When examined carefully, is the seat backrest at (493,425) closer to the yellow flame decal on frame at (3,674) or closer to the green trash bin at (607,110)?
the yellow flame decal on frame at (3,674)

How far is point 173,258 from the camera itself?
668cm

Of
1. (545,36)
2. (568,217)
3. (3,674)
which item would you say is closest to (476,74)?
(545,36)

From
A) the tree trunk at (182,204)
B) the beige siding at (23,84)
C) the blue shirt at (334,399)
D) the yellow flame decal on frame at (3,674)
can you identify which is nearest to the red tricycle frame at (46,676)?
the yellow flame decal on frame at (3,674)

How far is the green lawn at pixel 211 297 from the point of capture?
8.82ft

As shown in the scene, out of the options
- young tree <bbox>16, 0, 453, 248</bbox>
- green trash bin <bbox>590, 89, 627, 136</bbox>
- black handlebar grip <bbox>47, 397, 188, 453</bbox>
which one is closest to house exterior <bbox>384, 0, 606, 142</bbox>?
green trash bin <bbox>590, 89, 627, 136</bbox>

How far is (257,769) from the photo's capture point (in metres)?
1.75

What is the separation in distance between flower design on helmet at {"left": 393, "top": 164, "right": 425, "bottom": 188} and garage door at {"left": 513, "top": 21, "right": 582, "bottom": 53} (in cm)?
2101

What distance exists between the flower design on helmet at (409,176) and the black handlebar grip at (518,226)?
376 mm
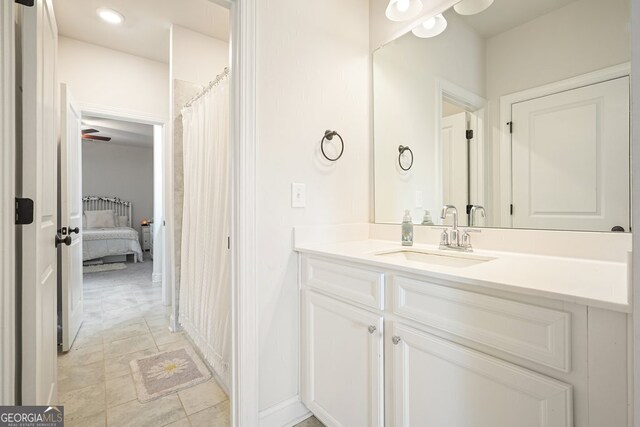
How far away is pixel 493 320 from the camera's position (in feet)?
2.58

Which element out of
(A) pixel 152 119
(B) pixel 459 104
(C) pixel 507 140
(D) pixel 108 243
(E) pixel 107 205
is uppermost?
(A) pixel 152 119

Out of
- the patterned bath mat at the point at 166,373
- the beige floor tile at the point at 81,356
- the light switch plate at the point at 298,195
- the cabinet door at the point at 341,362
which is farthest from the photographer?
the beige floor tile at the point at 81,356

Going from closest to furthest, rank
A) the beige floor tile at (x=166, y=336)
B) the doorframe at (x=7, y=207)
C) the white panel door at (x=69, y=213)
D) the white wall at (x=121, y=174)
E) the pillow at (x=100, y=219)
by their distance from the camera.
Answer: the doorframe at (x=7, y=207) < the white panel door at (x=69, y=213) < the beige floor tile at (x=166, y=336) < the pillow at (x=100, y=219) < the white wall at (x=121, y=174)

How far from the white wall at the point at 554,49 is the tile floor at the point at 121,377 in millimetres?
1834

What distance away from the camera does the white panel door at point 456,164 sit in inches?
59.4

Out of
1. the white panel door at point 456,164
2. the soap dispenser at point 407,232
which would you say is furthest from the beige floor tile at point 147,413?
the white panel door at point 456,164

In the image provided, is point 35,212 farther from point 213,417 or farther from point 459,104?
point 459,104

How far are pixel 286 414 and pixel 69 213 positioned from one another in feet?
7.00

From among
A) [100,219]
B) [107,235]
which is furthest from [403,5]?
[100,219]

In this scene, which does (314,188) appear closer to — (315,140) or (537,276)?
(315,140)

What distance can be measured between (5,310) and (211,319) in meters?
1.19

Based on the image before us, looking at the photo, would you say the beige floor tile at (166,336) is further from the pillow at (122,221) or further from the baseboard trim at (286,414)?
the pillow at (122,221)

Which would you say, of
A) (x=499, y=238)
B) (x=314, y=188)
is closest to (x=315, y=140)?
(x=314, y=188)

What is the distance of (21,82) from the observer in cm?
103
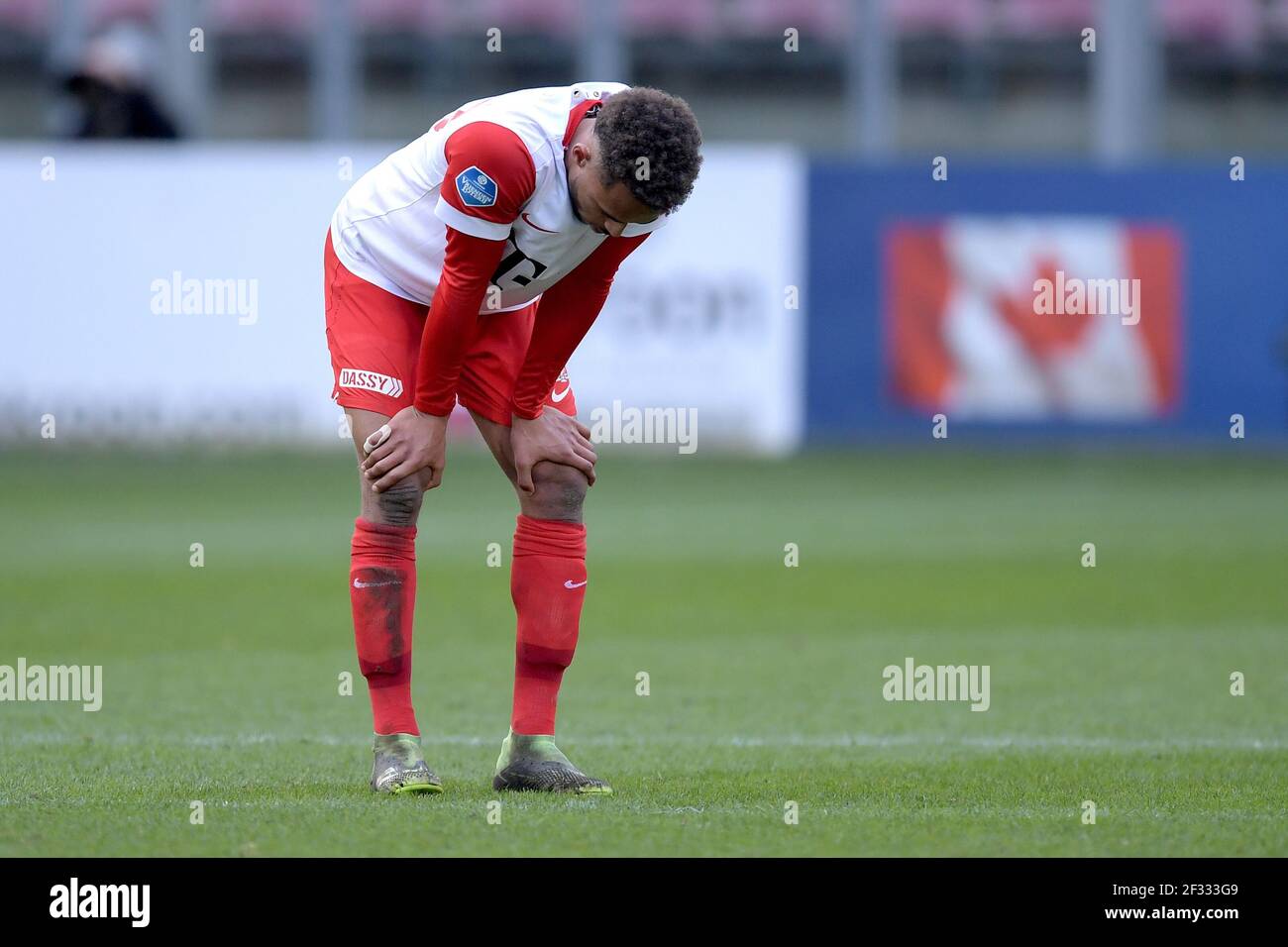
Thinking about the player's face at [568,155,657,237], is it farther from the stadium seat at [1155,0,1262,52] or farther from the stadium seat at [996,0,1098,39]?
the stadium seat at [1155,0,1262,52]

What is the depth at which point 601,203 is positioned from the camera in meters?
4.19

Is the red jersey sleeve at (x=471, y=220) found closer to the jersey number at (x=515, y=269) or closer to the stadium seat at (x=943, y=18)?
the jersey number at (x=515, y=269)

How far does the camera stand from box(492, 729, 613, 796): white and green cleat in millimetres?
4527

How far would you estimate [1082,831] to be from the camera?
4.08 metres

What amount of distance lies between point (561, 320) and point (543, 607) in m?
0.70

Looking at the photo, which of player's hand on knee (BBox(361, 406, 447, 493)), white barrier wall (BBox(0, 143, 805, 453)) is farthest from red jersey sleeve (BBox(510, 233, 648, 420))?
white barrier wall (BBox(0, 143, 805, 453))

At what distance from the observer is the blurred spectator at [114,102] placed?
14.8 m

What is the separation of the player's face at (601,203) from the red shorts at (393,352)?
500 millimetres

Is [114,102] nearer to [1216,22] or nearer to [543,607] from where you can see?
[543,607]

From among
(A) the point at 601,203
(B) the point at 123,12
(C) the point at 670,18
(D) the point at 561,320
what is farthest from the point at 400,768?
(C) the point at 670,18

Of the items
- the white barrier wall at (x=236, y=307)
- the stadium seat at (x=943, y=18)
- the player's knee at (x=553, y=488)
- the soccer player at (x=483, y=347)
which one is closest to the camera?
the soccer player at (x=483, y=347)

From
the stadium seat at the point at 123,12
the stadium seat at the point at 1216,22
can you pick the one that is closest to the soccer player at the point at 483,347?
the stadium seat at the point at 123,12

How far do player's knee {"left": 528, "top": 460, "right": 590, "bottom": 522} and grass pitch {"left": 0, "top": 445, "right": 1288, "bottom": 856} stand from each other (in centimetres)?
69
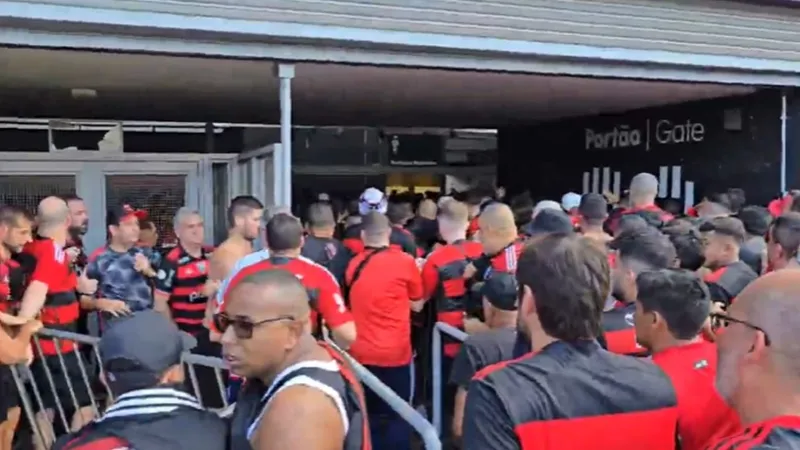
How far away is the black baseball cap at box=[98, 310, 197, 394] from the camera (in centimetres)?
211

-*-*-

Without the pictures, write out all of the material exactly.

* _THE SOLUTION_
When examined carefully, is the seat backrest at (493,425) closer to the yellow flame decal on frame at (3,674) or closer to the green trash bin at (607,110)?
the yellow flame decal on frame at (3,674)

How far is point 173,258 from the camera itself?
668cm

Of
1. (545,36)
2. (568,217)
3. (3,674)
which item would you say is closest to (476,74)?
(545,36)

From
A) the tree trunk at (182,204)
B) the beige siding at (23,84)
C) the blue shirt at (334,399)
D) the yellow flame decal on frame at (3,674)
can you identify which is nearest to the red tricycle frame at (46,676)?
the yellow flame decal on frame at (3,674)

How far is the green lawn at pixel 211 297 from the point of capture?
8.82ft

As shown in the scene, out of the options
- young tree <bbox>16, 0, 453, 248</bbox>
- green trash bin <bbox>590, 89, 627, 136</bbox>
- black handlebar grip <bbox>47, 397, 188, 453</bbox>
which one is closest to house exterior <bbox>384, 0, 606, 142</bbox>?
green trash bin <bbox>590, 89, 627, 136</bbox>

How far is (257,769) from the photo's capture point (in metres)?
1.75

What is the separation in distance between flower design on helmet at {"left": 393, "top": 164, "right": 425, "bottom": 188} and garage door at {"left": 513, "top": 21, "right": 582, "bottom": 53} (in cm)?
2101

What distance exists between the flower design on helmet at (409,176) and the black handlebar grip at (518,226)?
376 mm
How far away is pixel 493 320 from the camera's position (in feet)?
2.58

Which element out of
(A) pixel 152 119
(B) pixel 459 104
(C) pixel 507 140
(D) pixel 108 243
(E) pixel 107 205
is uppermost?
(A) pixel 152 119

Out of
- the patterned bath mat at the point at 166,373
- the beige floor tile at the point at 81,356
- the light switch plate at the point at 298,195
- the cabinet door at the point at 341,362
which is farthest from the photographer?
the beige floor tile at the point at 81,356

Going from closest to furthest, rank
A) the beige floor tile at (x=166, y=336)
B) the doorframe at (x=7, y=207)
C) the white panel door at (x=69, y=213)
D) the white wall at (x=121, y=174)
E) the pillow at (x=100, y=219)
by their distance from the camera.
Answer: the doorframe at (x=7, y=207) < the white panel door at (x=69, y=213) < the beige floor tile at (x=166, y=336) < the pillow at (x=100, y=219) < the white wall at (x=121, y=174)

How far from the white wall at the point at 554,49 is the tile floor at the point at 121,377 in millimetres?
1834

What distance away from the camera does the white panel door at point 456,164 sit in inches?
59.4

Out of
1. the white panel door at point 456,164
2. the soap dispenser at point 407,232
which would you say is furthest from the beige floor tile at point 147,413?
the white panel door at point 456,164

In the image provided, is point 35,212 farther from point 213,417 or farther from point 459,104?
point 459,104

How far are pixel 286 414 and pixel 69 213 positioned from one another in feet?
7.00

From among
A) [100,219]
B) [107,235]
which is furthest from [403,5]?
[100,219]

In this scene, which does (314,188) appear closer to — (315,140) or (537,276)?
(315,140)

What distance can be measured between (5,310) and (211,319) in meters?
1.19

Based on the image before us, looking at the photo, would you say the beige floor tile at (166,336) is further from the pillow at (122,221) or further from the baseboard trim at (286,414)?
the pillow at (122,221)

Which would you say, of
A) (x=499, y=238)
B) (x=314, y=188)
is closest to (x=315, y=140)?
(x=314, y=188)

What is the distance of (21,82) from the observer in cm?
103
Thinking about the player's face at [568,155,657,237], is it farther from the stadium seat at [1155,0,1262,52] or farther from the stadium seat at [996,0,1098,39]?
the stadium seat at [1155,0,1262,52]

What is the depth at which point 601,203 is positioned from the camera in meters?
4.19

Is the red jersey sleeve at (x=471, y=220) found closer to the jersey number at (x=515, y=269) or closer to the stadium seat at (x=943, y=18)?
the jersey number at (x=515, y=269)

How far does the camera stand from box(492, 729, 613, 796): white and green cleat in millimetres?
4527

How far would you estimate [1082,831] to be from the camera?
4.08 metres

What amount of distance lies between point (561, 320) and point (543, 607) in m?
0.70

Looking at the photo, which of player's hand on knee (BBox(361, 406, 447, 493)), white barrier wall (BBox(0, 143, 805, 453)) is farthest from red jersey sleeve (BBox(510, 233, 648, 420))?
white barrier wall (BBox(0, 143, 805, 453))

At what distance from the observer is the blurred spectator at [114,102] placed?
14.8 m

What is the separation of the player's face at (601,203) from the red shorts at (393,352)?
500 millimetres

Is [114,102] nearer to [1216,22] or nearer to [543,607] from where you can see?
[543,607]

From among
(A) the point at 601,203
(B) the point at 123,12
(C) the point at 670,18
(D) the point at 561,320
what is farthest from the point at 400,768?
(C) the point at 670,18

Of the items
- the white barrier wall at (x=236, y=307)
- the stadium seat at (x=943, y=18)
- the player's knee at (x=553, y=488)
- the soccer player at (x=483, y=347)
which one is closest to the camera?
the soccer player at (x=483, y=347)

From
the stadium seat at the point at 123,12
the stadium seat at the point at 1216,22
can you pick the one that is closest to the soccer player at the point at 483,347?
the stadium seat at the point at 123,12

How far do player's knee {"left": 528, "top": 460, "right": 590, "bottom": 522} and grass pitch {"left": 0, "top": 445, "right": 1288, "bottom": 856} stand from each other (in centimetres)?
69
How far away is the black baseball cap at box=[98, 310, 197, 394] from the camera (in centimetres)?
211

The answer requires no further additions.